Among the options that packages used were -g and -assert. The GNU linker accepts and ignores these options. It has never done anything with them. Why do people pass them to the linker? I can only assume that they were copied from some other linker invocation.

In today’s increasingly complex world of programming, when so much code involves integrating libraries in various ways, I expect that cargo cult programming is on the rise.

The goal of generics in a programming language is to save programmer time. Generics permit you to write code that works with multiple types only once. They also permit one programmer to write generic algorithms which you can use with your program’s types. This kind of thing is attractive to anybody who has written a lot of C code, where you find yourself writing the same linked list and hash table code over and over again. The core code will use void * pointers but for everything else you need type casts. Those type casts are mechanical and tedious.

I would say that the most significant advantage of C++ over C is the C++ mechanism for generic programming, which is templates. C++ has a powerful template system which is somewhat like a macro system built into the language proper. It’s not really a macro system—in a true macro system the code would be parsed only at template instantiation time, but in fact C++ code is parsed at template definition time—but I’ve discovered that people who are not deeply familiar with the language think of it that way, and it is an effective approach. C++ pays for this power in compilation time, as each template must be separately compiled for each type for which it is instantiated. It also pays in language complexity, which is most visible to users in the widely noted incomprehensible error messages. For a while the new C++ standard introduced the idea of concepts which would at least improve the error messages, but concepts themselves turned out to be very complex and were dropped from the standardization process for now.
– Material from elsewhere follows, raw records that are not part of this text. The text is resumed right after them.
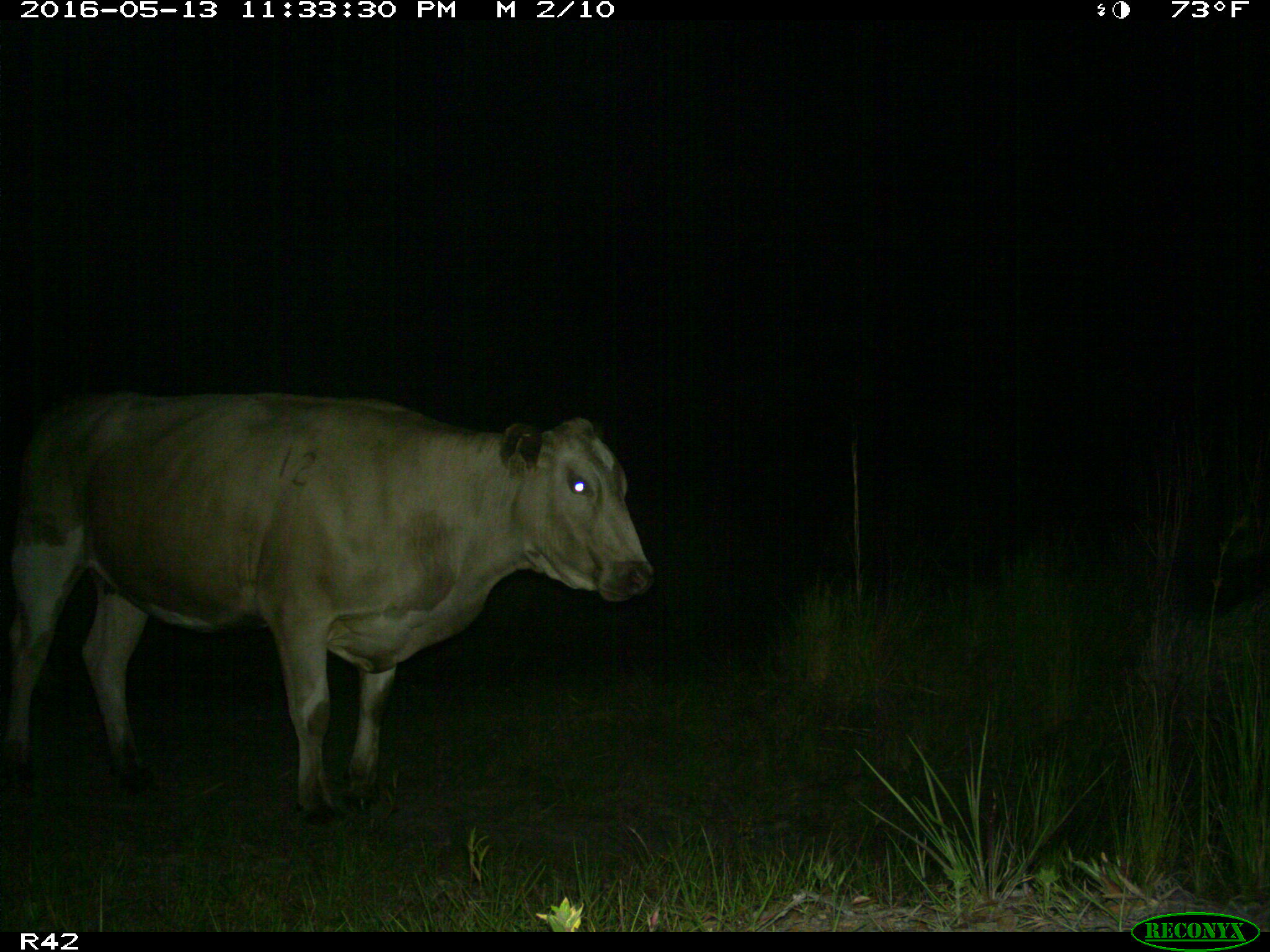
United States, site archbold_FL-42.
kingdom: Animalia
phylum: Chordata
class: Mammalia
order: Artiodactyla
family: Bovidae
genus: Bos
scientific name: Bos taurus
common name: domestic cow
Bos taurus (domestic cow).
Other languages have other approaches to generics. I know these languages less well, so I hope I don’t make any mistakes. Java restricts generics to types which are inherited from Object, which permits the templates to be instantiated a single time; a cost of Java’s approach is that the actual types are lost (this is known as type erasure). C# instantiates generics at runtime using a JIT; all types which are representable as pointers can share a single instantiation. ML has two different generics implementations: simple polymorphism which can be used for, e.g., type-safe containers, and a powerful system in which you can write a transformation which takes a set of types, variables, and functions and produces a different set; the latter system is pretty much as powerful as C++ templates but does not need to be compiled each time (I think) and produces comprehensible error messages. LISP has an extremely powerful macro system which simply rewrites the program, something which is relatively easy to do in LISP due to the simple syntax; this is so powerful that it lets you add new syntactic constructs to your program.

I’ve been thinking about generics because of Go. Go’s goals include fast compilation and efficient execution. Those goals are in conflict when it comes to generics. Go is not interpreted, and it is not the case that every type looks like a pointer. Therefore efficient execution suggests separate compilation for each instantiation, which of course slows down compilation time. ML’s approach is quite powerful, but it may be complex to use in simple cases, and it’s hard to understand how to implement it for Go. Relying on every type matching the empty interface doesn’t help when somebody wants to write a generic function for chan T, since chan int is not the same as chan interface{}.

Implementing generics in Go looks like a struggle among the goals of fast compilation time (i.e., avoid multiple compilation of generics), easy programming (i.e., have some form of generics), and fast execution (i.e., different types are represented differently). All languages have those goals in different degrees, and all languages seem to compromise on one of them when it comes to implementing generics. The question for Go is whether we can find an appropriate compromise.